Given problem 1 –
In the Griffith Park Zoo passage, how many animals did the zoo have when it opened in 1912?
Given problem 2 –
Extend the Griffith Park Zoo passage by writing on from its final sentence.

Text segment –

---------------

Griffith Park Zoo, referred to today as the Old Los Angeles Zoo, was a city-owned zoo in Los Angeles, California that opened in 1912 and closed in 1966 with the opening of the new Los Angeles Zoo. The abandoned site of the Griffith Park Zoo, complete with the ruins of animal enclosures, is now a picnic area featuring multiple hiking trails in Griffith Park.

History

The first zoo in Los Angeles was the Eastlake Zoo in East Los Angeles, which opened in 1885. The Griffith Park Zoo opened in 1912 with a grand total of 15 animals.  The new zoo was built on the site of Griffith J. Griffith's defunct Ostrich farm.  In the mid 1920s, film producer William Nicholas Selig donated many of the animals from his studios, which he had attempted to convert into an animal theme park, to the new zoo.

It was expanded in the 1930s by work crews from the Works Progress Administration. Most of the enclosures were built in the caves-with-iron-bars style which was then standard for zoos.

---------------

[Some records]
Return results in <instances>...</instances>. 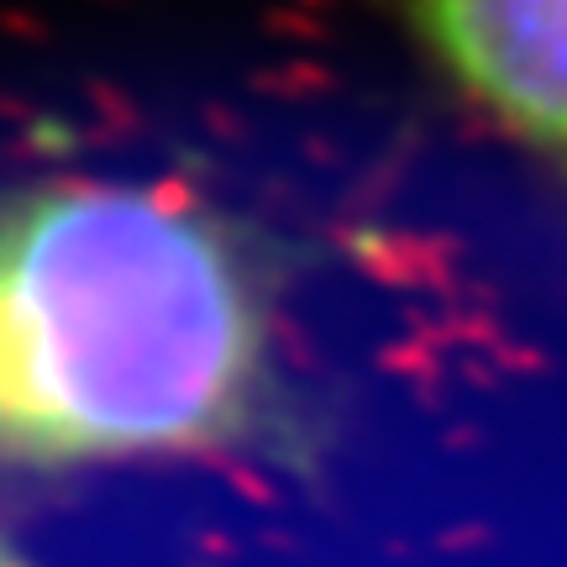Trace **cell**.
I'll return each instance as SVG.
<instances>
[{
	"instance_id": "6da1fadb",
	"label": "cell",
	"mask_w": 567,
	"mask_h": 567,
	"mask_svg": "<svg viewBox=\"0 0 567 567\" xmlns=\"http://www.w3.org/2000/svg\"><path fill=\"white\" fill-rule=\"evenodd\" d=\"M274 394V284L189 189L42 179L0 195V457L200 452Z\"/></svg>"
},
{
	"instance_id": "7a4b0ae2",
	"label": "cell",
	"mask_w": 567,
	"mask_h": 567,
	"mask_svg": "<svg viewBox=\"0 0 567 567\" xmlns=\"http://www.w3.org/2000/svg\"><path fill=\"white\" fill-rule=\"evenodd\" d=\"M405 17L467 101L567 158V0H405Z\"/></svg>"
}]
</instances>
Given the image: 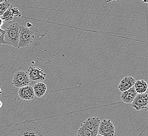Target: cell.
I'll return each instance as SVG.
<instances>
[{"label": "cell", "mask_w": 148, "mask_h": 136, "mask_svg": "<svg viewBox=\"0 0 148 136\" xmlns=\"http://www.w3.org/2000/svg\"><path fill=\"white\" fill-rule=\"evenodd\" d=\"M100 122V120L98 117H91L85 120L81 125L89 131L98 134Z\"/></svg>", "instance_id": "obj_8"}, {"label": "cell", "mask_w": 148, "mask_h": 136, "mask_svg": "<svg viewBox=\"0 0 148 136\" xmlns=\"http://www.w3.org/2000/svg\"><path fill=\"white\" fill-rule=\"evenodd\" d=\"M18 95L21 99L24 101H30L35 97L33 88L31 85H27L20 88L18 91Z\"/></svg>", "instance_id": "obj_10"}, {"label": "cell", "mask_w": 148, "mask_h": 136, "mask_svg": "<svg viewBox=\"0 0 148 136\" xmlns=\"http://www.w3.org/2000/svg\"><path fill=\"white\" fill-rule=\"evenodd\" d=\"M27 73L29 80L35 82H42L47 76L42 69L35 67H29L27 69Z\"/></svg>", "instance_id": "obj_6"}, {"label": "cell", "mask_w": 148, "mask_h": 136, "mask_svg": "<svg viewBox=\"0 0 148 136\" xmlns=\"http://www.w3.org/2000/svg\"><path fill=\"white\" fill-rule=\"evenodd\" d=\"M14 16L21 17L22 16V14L17 8L10 6L4 12L3 15L0 17L3 21H5L8 24H10L13 20Z\"/></svg>", "instance_id": "obj_9"}, {"label": "cell", "mask_w": 148, "mask_h": 136, "mask_svg": "<svg viewBox=\"0 0 148 136\" xmlns=\"http://www.w3.org/2000/svg\"><path fill=\"white\" fill-rule=\"evenodd\" d=\"M2 105H3V104H2V102H1V101H0V108H1V107L2 106Z\"/></svg>", "instance_id": "obj_20"}, {"label": "cell", "mask_w": 148, "mask_h": 136, "mask_svg": "<svg viewBox=\"0 0 148 136\" xmlns=\"http://www.w3.org/2000/svg\"><path fill=\"white\" fill-rule=\"evenodd\" d=\"M2 93V90H1V88H0V94Z\"/></svg>", "instance_id": "obj_22"}, {"label": "cell", "mask_w": 148, "mask_h": 136, "mask_svg": "<svg viewBox=\"0 0 148 136\" xmlns=\"http://www.w3.org/2000/svg\"><path fill=\"white\" fill-rule=\"evenodd\" d=\"M30 82L28 74L25 71H16L12 78V85L17 88H21L29 85Z\"/></svg>", "instance_id": "obj_4"}, {"label": "cell", "mask_w": 148, "mask_h": 136, "mask_svg": "<svg viewBox=\"0 0 148 136\" xmlns=\"http://www.w3.org/2000/svg\"><path fill=\"white\" fill-rule=\"evenodd\" d=\"M10 6L9 1H4L2 3H0V17L3 15L4 12Z\"/></svg>", "instance_id": "obj_16"}, {"label": "cell", "mask_w": 148, "mask_h": 136, "mask_svg": "<svg viewBox=\"0 0 148 136\" xmlns=\"http://www.w3.org/2000/svg\"><path fill=\"white\" fill-rule=\"evenodd\" d=\"M9 136H47V135L37 122H26L15 125Z\"/></svg>", "instance_id": "obj_1"}, {"label": "cell", "mask_w": 148, "mask_h": 136, "mask_svg": "<svg viewBox=\"0 0 148 136\" xmlns=\"http://www.w3.org/2000/svg\"><path fill=\"white\" fill-rule=\"evenodd\" d=\"M34 39V33L24 25H20L18 48L27 47L33 43Z\"/></svg>", "instance_id": "obj_3"}, {"label": "cell", "mask_w": 148, "mask_h": 136, "mask_svg": "<svg viewBox=\"0 0 148 136\" xmlns=\"http://www.w3.org/2000/svg\"><path fill=\"white\" fill-rule=\"evenodd\" d=\"M5 33V29H2L0 27V45H5L4 38Z\"/></svg>", "instance_id": "obj_17"}, {"label": "cell", "mask_w": 148, "mask_h": 136, "mask_svg": "<svg viewBox=\"0 0 148 136\" xmlns=\"http://www.w3.org/2000/svg\"><path fill=\"white\" fill-rule=\"evenodd\" d=\"M20 25L18 23L11 24L6 28L4 40L5 45L12 46L15 48L18 47L19 43Z\"/></svg>", "instance_id": "obj_2"}, {"label": "cell", "mask_w": 148, "mask_h": 136, "mask_svg": "<svg viewBox=\"0 0 148 136\" xmlns=\"http://www.w3.org/2000/svg\"><path fill=\"white\" fill-rule=\"evenodd\" d=\"M33 88L34 92L35 97H36L38 98L44 96L47 91L46 85L43 82L36 83L35 84Z\"/></svg>", "instance_id": "obj_13"}, {"label": "cell", "mask_w": 148, "mask_h": 136, "mask_svg": "<svg viewBox=\"0 0 148 136\" xmlns=\"http://www.w3.org/2000/svg\"><path fill=\"white\" fill-rule=\"evenodd\" d=\"M115 127L110 119H103L100 121L98 134L103 136H114Z\"/></svg>", "instance_id": "obj_5"}, {"label": "cell", "mask_w": 148, "mask_h": 136, "mask_svg": "<svg viewBox=\"0 0 148 136\" xmlns=\"http://www.w3.org/2000/svg\"><path fill=\"white\" fill-rule=\"evenodd\" d=\"M136 79L131 76H125L120 82L118 88L122 93L134 86Z\"/></svg>", "instance_id": "obj_11"}, {"label": "cell", "mask_w": 148, "mask_h": 136, "mask_svg": "<svg viewBox=\"0 0 148 136\" xmlns=\"http://www.w3.org/2000/svg\"><path fill=\"white\" fill-rule=\"evenodd\" d=\"M97 133L89 131L84 127L82 125H80V127L77 131V136H96Z\"/></svg>", "instance_id": "obj_15"}, {"label": "cell", "mask_w": 148, "mask_h": 136, "mask_svg": "<svg viewBox=\"0 0 148 136\" xmlns=\"http://www.w3.org/2000/svg\"><path fill=\"white\" fill-rule=\"evenodd\" d=\"M137 95V93L133 86L127 91L123 92L121 94L120 98L123 103L127 104H130L134 101Z\"/></svg>", "instance_id": "obj_12"}, {"label": "cell", "mask_w": 148, "mask_h": 136, "mask_svg": "<svg viewBox=\"0 0 148 136\" xmlns=\"http://www.w3.org/2000/svg\"><path fill=\"white\" fill-rule=\"evenodd\" d=\"M3 23H4V21H3V20L1 19V18L0 17V27L2 26L3 25Z\"/></svg>", "instance_id": "obj_19"}, {"label": "cell", "mask_w": 148, "mask_h": 136, "mask_svg": "<svg viewBox=\"0 0 148 136\" xmlns=\"http://www.w3.org/2000/svg\"><path fill=\"white\" fill-rule=\"evenodd\" d=\"M4 1V0H0V3H2Z\"/></svg>", "instance_id": "obj_21"}, {"label": "cell", "mask_w": 148, "mask_h": 136, "mask_svg": "<svg viewBox=\"0 0 148 136\" xmlns=\"http://www.w3.org/2000/svg\"><path fill=\"white\" fill-rule=\"evenodd\" d=\"M101 136V135H99V134H97V136Z\"/></svg>", "instance_id": "obj_23"}, {"label": "cell", "mask_w": 148, "mask_h": 136, "mask_svg": "<svg viewBox=\"0 0 148 136\" xmlns=\"http://www.w3.org/2000/svg\"><path fill=\"white\" fill-rule=\"evenodd\" d=\"M27 29L29 28H31L32 27H33V25L31 23L28 22V23H26V26Z\"/></svg>", "instance_id": "obj_18"}, {"label": "cell", "mask_w": 148, "mask_h": 136, "mask_svg": "<svg viewBox=\"0 0 148 136\" xmlns=\"http://www.w3.org/2000/svg\"><path fill=\"white\" fill-rule=\"evenodd\" d=\"M148 83L144 80H136L134 85L135 91L137 94H141L146 93L148 89Z\"/></svg>", "instance_id": "obj_14"}, {"label": "cell", "mask_w": 148, "mask_h": 136, "mask_svg": "<svg viewBox=\"0 0 148 136\" xmlns=\"http://www.w3.org/2000/svg\"><path fill=\"white\" fill-rule=\"evenodd\" d=\"M131 106L137 111L144 110L147 108L148 104V94H137L134 101L131 103Z\"/></svg>", "instance_id": "obj_7"}]
</instances>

---------------

Task answer 1 –
It opened with a grand total of 15 animals.

Task answer 2 –
As Los Angeles grew, the small Griffith Park Zoo was increasingly criticized as an "inadequate, ugly, poorly designed and under-financed collection of beat-up cages", despite drawing more than 2 million visitors a year. In 1958 the city passed an $8 million bond measure to create a brand new zoo.  Griffith Park Zoo closed in August 1966 and its animals were transferred to the new Los Angeles Zoo 2 miles away, which opened in November 1966. The animal enclosures, with the bars removed, were left as ruins; picnic benches or tables were installed in some of them for park visitors.

References

External links 
Zoo history with photo.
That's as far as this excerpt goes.